# START OF Input for this task

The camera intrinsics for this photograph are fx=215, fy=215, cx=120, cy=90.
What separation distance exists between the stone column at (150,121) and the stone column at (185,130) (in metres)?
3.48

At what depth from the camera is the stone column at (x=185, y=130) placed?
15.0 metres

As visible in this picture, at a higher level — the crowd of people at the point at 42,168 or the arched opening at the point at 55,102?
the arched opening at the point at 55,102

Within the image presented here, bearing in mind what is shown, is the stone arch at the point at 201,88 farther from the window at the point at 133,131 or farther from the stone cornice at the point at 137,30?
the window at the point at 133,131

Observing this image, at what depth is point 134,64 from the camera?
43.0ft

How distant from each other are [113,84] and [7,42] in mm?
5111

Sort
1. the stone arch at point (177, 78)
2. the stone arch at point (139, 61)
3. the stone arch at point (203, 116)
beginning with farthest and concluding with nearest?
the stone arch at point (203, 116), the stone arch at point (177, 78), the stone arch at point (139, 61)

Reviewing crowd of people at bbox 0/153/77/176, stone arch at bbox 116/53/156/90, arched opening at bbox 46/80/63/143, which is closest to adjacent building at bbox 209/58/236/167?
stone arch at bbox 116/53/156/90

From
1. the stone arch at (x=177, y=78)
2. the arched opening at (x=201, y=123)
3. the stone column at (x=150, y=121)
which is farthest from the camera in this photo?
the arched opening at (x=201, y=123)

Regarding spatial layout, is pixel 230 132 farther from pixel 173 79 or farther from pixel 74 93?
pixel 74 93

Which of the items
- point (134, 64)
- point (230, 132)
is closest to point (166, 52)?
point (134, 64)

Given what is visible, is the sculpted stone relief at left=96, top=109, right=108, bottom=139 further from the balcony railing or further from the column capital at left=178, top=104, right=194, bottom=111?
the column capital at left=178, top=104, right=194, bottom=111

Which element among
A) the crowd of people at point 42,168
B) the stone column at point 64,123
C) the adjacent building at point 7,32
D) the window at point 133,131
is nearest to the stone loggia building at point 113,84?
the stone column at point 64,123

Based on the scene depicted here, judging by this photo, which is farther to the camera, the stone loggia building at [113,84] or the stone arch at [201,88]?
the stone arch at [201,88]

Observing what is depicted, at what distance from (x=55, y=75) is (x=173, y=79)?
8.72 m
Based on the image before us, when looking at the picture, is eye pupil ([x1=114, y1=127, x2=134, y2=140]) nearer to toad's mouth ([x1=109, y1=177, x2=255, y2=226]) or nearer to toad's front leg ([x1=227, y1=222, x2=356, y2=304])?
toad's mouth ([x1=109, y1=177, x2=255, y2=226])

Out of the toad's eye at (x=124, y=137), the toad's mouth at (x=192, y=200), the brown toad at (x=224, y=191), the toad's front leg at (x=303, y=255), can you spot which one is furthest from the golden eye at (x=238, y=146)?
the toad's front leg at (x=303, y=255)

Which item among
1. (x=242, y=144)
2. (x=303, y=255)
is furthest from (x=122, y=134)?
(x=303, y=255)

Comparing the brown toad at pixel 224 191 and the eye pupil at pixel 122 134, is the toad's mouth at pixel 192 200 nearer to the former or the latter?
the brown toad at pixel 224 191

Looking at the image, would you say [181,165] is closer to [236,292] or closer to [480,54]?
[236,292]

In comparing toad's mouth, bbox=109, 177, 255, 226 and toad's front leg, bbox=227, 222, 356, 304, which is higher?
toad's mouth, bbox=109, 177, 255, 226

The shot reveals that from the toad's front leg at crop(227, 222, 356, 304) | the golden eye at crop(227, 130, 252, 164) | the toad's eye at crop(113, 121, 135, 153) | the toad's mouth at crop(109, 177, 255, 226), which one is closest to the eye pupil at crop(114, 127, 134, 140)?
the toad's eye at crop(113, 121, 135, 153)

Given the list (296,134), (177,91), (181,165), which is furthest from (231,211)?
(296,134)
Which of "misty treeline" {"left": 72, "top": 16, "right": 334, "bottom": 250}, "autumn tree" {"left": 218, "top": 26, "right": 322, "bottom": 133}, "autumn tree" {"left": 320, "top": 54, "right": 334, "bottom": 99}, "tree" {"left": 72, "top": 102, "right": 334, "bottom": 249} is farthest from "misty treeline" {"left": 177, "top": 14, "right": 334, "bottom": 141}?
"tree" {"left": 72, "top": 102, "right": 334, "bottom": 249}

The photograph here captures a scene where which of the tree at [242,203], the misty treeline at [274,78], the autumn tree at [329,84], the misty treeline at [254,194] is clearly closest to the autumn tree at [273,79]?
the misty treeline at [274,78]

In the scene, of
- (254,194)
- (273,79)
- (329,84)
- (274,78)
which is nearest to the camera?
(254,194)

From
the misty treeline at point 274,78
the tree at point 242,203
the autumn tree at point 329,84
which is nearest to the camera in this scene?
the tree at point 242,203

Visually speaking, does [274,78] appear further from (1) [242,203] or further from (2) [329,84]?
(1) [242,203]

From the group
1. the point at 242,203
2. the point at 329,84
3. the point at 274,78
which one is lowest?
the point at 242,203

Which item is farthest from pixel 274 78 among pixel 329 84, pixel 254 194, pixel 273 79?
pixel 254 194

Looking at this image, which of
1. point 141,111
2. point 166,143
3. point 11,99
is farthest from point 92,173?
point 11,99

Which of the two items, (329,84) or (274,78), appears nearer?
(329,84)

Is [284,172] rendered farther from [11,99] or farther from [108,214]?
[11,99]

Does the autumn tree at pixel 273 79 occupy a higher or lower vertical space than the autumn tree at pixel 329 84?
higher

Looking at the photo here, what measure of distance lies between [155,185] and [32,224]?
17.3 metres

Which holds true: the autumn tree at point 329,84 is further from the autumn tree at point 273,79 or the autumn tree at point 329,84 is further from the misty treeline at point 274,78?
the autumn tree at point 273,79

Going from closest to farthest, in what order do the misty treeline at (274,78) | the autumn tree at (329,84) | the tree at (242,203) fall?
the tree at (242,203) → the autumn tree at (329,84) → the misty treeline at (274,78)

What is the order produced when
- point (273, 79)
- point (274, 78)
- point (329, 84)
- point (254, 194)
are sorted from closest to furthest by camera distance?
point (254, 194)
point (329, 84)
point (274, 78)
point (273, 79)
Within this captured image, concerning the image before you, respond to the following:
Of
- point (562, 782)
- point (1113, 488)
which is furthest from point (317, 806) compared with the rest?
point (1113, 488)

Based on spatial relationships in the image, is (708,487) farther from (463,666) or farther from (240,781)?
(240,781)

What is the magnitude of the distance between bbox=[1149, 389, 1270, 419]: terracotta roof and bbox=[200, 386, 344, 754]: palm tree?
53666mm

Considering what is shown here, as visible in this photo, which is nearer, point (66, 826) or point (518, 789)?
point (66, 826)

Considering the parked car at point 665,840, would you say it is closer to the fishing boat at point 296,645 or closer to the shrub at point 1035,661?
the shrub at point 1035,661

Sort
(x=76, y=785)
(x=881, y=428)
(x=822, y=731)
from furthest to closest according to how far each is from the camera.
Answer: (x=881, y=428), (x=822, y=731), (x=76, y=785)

# END OF Input for this task

### Stated task
How many lines in the rows above contain the word "depicted"? Reply with the number alone.

### Result for this task
2